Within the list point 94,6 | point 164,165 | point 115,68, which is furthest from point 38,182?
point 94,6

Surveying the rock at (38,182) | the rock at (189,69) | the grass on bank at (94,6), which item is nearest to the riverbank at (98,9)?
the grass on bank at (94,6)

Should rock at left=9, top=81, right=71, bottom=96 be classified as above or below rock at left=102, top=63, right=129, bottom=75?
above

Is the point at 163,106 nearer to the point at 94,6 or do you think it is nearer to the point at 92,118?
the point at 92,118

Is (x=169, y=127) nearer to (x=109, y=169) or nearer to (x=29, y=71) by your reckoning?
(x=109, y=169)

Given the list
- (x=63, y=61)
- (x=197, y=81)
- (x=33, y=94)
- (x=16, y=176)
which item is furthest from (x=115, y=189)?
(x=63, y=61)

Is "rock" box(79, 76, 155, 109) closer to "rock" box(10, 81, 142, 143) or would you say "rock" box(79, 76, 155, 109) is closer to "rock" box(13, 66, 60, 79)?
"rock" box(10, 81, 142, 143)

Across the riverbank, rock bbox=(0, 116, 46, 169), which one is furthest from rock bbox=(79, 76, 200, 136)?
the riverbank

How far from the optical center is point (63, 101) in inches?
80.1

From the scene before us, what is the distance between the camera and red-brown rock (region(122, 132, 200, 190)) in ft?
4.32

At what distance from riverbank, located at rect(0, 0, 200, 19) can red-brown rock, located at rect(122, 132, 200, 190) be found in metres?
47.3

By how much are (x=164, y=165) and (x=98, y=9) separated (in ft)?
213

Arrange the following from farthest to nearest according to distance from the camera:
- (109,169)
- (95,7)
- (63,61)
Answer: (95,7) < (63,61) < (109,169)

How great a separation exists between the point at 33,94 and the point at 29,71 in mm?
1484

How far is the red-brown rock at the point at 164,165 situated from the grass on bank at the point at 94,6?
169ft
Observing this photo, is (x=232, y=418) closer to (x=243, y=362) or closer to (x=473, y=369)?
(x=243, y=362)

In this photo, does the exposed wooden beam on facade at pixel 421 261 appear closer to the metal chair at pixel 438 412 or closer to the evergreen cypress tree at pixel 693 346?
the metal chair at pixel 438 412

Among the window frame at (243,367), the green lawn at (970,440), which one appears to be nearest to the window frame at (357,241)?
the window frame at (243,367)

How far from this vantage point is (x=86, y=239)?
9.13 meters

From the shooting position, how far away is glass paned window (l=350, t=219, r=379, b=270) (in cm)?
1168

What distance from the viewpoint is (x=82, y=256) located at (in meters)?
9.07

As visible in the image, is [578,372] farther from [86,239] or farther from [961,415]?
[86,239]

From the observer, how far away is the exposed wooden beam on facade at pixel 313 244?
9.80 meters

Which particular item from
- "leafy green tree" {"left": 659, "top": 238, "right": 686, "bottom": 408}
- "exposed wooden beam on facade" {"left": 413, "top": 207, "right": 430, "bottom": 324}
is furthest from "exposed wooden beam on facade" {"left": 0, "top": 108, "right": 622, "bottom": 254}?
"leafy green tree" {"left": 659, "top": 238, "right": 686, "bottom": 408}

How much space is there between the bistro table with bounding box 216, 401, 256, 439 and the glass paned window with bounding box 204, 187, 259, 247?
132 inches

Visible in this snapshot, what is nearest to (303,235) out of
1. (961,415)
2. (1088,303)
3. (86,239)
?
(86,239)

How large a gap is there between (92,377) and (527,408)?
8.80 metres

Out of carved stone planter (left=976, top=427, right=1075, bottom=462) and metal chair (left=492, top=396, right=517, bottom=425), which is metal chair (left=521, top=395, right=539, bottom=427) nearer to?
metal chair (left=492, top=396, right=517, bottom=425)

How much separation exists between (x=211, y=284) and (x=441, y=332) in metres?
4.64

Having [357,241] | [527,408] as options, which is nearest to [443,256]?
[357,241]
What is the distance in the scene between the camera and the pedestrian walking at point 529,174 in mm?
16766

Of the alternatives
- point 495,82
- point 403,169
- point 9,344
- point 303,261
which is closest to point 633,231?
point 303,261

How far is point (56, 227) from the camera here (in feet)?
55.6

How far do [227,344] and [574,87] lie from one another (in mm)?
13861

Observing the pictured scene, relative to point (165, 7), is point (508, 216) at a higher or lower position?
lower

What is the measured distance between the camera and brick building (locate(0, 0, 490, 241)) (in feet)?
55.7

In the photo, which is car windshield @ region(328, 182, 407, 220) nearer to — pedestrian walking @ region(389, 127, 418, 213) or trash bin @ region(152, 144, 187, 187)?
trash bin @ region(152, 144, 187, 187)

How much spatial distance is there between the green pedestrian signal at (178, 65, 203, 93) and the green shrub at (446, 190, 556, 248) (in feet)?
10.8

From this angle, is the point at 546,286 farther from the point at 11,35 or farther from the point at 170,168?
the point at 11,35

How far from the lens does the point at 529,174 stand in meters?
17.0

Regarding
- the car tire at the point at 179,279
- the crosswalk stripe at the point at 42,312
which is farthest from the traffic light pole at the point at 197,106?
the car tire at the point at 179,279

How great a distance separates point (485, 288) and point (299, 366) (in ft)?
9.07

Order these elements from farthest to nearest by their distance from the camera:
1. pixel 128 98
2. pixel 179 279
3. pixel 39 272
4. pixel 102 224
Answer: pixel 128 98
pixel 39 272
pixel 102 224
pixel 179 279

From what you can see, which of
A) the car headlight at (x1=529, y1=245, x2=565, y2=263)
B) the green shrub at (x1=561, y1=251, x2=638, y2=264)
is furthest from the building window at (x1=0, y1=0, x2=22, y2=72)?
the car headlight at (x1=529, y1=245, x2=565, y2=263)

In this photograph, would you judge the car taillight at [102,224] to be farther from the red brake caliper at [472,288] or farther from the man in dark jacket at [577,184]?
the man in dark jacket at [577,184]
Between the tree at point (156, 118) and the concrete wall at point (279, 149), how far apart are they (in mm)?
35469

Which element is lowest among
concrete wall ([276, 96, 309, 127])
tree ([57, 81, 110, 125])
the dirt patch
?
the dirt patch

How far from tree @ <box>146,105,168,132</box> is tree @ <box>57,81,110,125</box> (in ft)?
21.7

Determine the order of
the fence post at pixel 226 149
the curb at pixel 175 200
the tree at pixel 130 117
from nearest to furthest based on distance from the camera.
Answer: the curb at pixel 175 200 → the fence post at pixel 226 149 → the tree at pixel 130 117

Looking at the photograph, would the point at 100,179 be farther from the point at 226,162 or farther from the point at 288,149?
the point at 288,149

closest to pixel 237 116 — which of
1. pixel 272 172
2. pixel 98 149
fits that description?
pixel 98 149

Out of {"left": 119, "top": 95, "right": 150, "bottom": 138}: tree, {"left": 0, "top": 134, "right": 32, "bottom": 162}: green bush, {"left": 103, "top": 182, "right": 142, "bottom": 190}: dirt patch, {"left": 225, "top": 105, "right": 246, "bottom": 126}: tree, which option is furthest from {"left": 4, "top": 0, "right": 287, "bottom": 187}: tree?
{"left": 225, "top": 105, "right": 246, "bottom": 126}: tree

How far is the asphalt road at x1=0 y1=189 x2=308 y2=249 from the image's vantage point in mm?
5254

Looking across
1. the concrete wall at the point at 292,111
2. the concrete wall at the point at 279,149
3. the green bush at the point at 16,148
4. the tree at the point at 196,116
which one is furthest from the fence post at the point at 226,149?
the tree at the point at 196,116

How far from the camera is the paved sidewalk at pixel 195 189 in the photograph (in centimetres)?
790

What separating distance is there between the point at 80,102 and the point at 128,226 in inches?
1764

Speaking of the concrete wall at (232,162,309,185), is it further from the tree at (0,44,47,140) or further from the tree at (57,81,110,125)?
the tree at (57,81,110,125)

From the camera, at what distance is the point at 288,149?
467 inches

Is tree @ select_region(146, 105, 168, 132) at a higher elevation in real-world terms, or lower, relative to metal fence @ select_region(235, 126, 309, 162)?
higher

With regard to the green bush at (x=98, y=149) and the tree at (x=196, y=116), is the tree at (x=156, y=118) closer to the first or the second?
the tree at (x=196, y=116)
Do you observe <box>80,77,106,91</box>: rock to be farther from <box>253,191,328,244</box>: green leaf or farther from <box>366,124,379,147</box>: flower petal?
* * * *
**THE EXERCISE:** Rewrite the entries starting with the line that contains "How far from tree" and going on through the line that contains "Answer: the curb", changing "furthest" to "farthest" and leaving everything else the same.

**TASK RESULT:**
How far from tree @ <box>146,105,168,132</box> is tree @ <box>57,81,110,125</box> (in ft)?
21.7

Determine the order of
the fence post at pixel 226 149
the curb at pixel 175 200
the tree at pixel 130 117
from nearest to farthest based on distance from the camera.
Answer: the curb at pixel 175 200 → the fence post at pixel 226 149 → the tree at pixel 130 117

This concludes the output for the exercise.